Pazardayken çok erken kalkardım. 8 saatten az uyursam rahatsız olurum.
Kalkar kalmaz tıraş olur, banyo yaparım. Sabahın köründe de olsa duş alır çıkarım.
Mutlu kalkmak nerede? Sorumluluk sahibi insan mutlu kalkabilir mi, rüyası tatlı olabilir mi?

Hep ikinci el aldım

Hiç merakım yok. İlk otomobilimi 1973’te aldım. İkinci eldi. Hep ikinci el aldım.
Çocuklar her şeyin iyisine sahip olayım ister ama telefonu da öyle ikinci el aldım hep.
Daha çok Mercedes arabalarım oldu.
Şimdi Hyundai Sorento arabamız var.
Bana izin vermiyorlar. Arabayı da eşim kullanır. Eşim internet de kullanır.

Soğanla da mutlu olurum

İyi kahvaltı etmem; geçiştiririm. Çay muhakkak içerim.
Tatlı severim ama şekerim var; yedirmezler.
Çok yemek insanı değilim. Yemek seçmem. Çoğunlukla sebze ağırlıklı besleniyorum.
Öğlen iş yerinde ne bulursam onu yerim. Domates, soğan verseler onu da yerim. Mutlu olurum.
Artık alkol alamıyorum.
Ne desem yalan. Artık yediklerime ben karar veremiyorum. Neyi uygun bulurlarsa onu yiyorum.

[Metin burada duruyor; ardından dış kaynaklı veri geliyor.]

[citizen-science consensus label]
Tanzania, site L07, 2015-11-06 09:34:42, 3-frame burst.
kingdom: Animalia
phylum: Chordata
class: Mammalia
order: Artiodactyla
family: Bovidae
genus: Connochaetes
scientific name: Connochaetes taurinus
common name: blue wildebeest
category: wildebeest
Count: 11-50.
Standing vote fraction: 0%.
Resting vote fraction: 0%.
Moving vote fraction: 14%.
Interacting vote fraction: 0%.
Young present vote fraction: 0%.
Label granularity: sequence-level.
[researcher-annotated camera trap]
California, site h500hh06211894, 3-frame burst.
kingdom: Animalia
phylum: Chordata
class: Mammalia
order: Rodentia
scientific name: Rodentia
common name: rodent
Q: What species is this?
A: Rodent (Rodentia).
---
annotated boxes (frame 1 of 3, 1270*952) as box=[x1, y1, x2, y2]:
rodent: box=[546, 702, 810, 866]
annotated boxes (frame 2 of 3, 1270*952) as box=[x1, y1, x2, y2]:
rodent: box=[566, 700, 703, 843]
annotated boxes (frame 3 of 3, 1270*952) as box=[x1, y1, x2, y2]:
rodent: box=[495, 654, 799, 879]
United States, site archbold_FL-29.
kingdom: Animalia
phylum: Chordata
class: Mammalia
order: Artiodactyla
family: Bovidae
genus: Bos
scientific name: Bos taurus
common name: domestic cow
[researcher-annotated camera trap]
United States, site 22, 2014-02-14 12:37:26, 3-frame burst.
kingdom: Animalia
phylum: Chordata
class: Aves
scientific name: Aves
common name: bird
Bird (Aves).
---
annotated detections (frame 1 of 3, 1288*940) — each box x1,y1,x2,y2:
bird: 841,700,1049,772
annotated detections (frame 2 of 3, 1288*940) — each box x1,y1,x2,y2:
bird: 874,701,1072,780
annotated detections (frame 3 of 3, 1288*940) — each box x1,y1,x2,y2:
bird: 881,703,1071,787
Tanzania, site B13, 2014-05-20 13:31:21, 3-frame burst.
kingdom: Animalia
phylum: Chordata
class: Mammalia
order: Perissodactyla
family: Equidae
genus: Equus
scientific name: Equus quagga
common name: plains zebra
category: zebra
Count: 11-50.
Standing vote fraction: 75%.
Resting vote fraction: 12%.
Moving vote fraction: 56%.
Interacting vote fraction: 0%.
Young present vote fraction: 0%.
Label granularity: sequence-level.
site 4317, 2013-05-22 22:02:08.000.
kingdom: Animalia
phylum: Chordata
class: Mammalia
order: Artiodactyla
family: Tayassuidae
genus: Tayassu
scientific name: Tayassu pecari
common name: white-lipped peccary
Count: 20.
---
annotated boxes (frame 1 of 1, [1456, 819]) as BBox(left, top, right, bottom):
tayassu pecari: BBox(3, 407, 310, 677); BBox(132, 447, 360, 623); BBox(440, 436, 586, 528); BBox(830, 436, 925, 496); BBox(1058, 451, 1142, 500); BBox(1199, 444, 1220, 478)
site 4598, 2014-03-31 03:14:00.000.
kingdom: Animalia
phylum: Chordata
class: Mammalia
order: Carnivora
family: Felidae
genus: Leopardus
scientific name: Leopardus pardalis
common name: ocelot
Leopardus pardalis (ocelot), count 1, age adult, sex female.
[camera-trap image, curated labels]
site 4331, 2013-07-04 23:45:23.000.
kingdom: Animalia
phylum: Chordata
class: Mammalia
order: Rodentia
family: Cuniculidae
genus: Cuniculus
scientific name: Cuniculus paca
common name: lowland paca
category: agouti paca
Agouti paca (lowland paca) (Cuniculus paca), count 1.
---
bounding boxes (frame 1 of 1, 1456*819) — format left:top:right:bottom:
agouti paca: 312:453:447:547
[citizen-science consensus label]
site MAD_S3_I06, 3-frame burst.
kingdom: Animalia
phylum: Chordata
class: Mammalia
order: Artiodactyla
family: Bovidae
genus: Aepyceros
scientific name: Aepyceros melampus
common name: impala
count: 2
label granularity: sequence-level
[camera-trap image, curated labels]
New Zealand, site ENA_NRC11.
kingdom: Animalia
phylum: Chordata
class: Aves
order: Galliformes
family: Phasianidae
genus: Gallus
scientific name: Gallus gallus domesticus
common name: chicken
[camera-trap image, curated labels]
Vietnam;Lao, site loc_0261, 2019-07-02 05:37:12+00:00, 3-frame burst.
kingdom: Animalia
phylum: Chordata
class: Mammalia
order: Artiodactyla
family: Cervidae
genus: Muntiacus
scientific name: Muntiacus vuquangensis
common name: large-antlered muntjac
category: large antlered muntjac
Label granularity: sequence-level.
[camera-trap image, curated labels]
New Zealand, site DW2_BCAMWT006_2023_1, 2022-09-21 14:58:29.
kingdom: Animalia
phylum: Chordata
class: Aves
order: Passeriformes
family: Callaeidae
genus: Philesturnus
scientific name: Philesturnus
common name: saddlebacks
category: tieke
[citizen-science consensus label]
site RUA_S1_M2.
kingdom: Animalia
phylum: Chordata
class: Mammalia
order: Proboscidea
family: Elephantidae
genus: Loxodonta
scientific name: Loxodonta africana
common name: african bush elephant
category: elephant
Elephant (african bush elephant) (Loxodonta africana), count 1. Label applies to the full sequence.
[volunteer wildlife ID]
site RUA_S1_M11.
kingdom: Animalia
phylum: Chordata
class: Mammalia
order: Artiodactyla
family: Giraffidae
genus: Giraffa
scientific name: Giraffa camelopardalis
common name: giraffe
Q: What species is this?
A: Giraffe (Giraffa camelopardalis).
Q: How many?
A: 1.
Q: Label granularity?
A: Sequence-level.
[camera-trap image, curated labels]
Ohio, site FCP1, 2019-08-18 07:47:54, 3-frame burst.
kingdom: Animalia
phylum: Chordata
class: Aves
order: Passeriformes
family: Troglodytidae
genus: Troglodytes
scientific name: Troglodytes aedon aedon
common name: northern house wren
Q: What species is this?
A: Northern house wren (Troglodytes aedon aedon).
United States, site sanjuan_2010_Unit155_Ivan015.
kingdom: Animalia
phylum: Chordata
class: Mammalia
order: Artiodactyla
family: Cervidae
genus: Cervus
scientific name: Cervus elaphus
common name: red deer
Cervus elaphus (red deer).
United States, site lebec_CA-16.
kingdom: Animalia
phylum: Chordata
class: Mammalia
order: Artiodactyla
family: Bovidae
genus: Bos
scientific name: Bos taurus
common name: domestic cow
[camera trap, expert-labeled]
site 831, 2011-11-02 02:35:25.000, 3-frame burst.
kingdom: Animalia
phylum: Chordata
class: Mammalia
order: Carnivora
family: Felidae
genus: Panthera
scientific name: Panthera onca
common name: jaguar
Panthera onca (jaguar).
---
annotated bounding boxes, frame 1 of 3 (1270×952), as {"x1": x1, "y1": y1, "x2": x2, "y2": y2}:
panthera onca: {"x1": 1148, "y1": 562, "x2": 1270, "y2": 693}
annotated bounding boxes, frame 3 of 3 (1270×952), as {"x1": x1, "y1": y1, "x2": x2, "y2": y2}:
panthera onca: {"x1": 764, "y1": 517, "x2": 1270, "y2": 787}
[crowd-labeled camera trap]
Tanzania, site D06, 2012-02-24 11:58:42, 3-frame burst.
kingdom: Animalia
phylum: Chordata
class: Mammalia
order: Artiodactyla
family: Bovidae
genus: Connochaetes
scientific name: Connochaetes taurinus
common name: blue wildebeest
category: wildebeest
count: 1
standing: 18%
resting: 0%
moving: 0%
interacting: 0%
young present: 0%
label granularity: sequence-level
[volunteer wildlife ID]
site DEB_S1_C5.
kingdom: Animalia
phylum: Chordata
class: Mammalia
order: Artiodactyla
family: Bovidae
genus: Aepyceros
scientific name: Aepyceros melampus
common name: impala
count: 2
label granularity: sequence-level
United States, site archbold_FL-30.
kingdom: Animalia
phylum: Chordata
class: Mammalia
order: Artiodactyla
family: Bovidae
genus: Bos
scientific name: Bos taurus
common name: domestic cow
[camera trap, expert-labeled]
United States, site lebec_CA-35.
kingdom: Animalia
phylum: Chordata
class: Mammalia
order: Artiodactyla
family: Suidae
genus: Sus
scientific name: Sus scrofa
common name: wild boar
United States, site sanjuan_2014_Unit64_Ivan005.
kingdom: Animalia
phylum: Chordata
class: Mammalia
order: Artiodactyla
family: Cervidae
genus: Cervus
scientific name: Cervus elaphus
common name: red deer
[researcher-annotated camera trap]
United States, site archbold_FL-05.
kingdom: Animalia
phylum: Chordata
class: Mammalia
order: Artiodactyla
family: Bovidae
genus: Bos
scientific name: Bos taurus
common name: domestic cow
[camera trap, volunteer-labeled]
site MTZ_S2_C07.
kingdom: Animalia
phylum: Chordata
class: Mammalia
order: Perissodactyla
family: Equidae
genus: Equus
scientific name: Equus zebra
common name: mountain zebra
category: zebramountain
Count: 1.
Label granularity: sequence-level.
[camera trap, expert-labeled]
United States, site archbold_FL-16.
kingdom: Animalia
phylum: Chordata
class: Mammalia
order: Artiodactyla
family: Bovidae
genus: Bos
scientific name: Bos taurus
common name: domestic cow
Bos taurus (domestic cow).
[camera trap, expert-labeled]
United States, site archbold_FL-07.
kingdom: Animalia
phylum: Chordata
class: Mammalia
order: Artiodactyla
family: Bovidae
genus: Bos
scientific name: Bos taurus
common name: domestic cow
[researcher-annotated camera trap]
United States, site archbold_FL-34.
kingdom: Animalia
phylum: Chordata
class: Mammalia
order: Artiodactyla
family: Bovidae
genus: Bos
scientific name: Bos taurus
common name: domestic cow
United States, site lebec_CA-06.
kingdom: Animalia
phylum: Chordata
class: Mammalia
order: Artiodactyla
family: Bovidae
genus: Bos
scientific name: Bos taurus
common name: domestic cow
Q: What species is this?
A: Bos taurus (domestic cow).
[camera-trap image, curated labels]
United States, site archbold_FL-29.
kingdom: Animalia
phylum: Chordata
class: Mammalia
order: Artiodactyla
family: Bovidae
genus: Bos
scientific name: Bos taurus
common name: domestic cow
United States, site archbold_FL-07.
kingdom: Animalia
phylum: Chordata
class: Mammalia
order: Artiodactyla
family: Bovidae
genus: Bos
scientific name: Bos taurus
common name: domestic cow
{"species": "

Çocuklar torunlar gezdiriyor

Balık deniz kenarında güzeldir. Eskiden Karaman ve Ankara’da bulmak, iyisini yemek mümkün değildi.
Artık var tabii ki, dünya değişti.
Gençken de sosyal yapım, yaşantım kulüplere pek uygun değildi.
Rotary, Mason kulüplerine girmek istedim ama yaşantım uygun değildi.
Dışarı çık, restorana git alışkanlığım çok olmadı.
Pazar günleri bazen çocuklar ve torunlar bir yerlere götürüyor.
Ben evde olmayı, evde yemeyi çok severim. Dışarı çıkmayı aramam.
Bana kalsa hep evde zaman geçirebilirim.

Takım bile tutmam

Spor yapmam. Yapamam. Zaten artık yaşım da spora uygun değil.
Hayatımda elime top değmedi. Futbol, voleybol, basketbol bilmem; hiç oynamadım.
İçimde kaldı hep. İş hayatına çocuk yaşta atıldım. Ağır mesuliyetler aldım.
Takım bile tutmam.
Ama fabrikada futbol takımımız var. Çalışanların çocukları da oynuyor.
O minikler nasıl güzel koşturuyor görmeniz lazım. Sevinçle izliyorum.
Torunlarla uçurtma uçurduk. Çok eğlendik. İçimde kaldığının farkında bile değildim.

Briçte kimse beni yenemez

Eskiden kuş bakardım. 200 kadar kuşum vardı.
Hâlâ kuşlar var ama ben pek ilgilenemiyorum. Keklikleri büyütüp sonra doğaya bırakıyoruz.
Kağıt oyunlarında yiyimdir. Çok iyi briç oynarım. Kimse beni kolay kolay yenemez.
Ağaçlara, ormana düşkünüm. Çam ve meyve ağaçları ormanlarımız var.
Türkiye’nin en büyük elma bahçesi bizde.
Tarımda örnek olalım diye hobi olarak başladık.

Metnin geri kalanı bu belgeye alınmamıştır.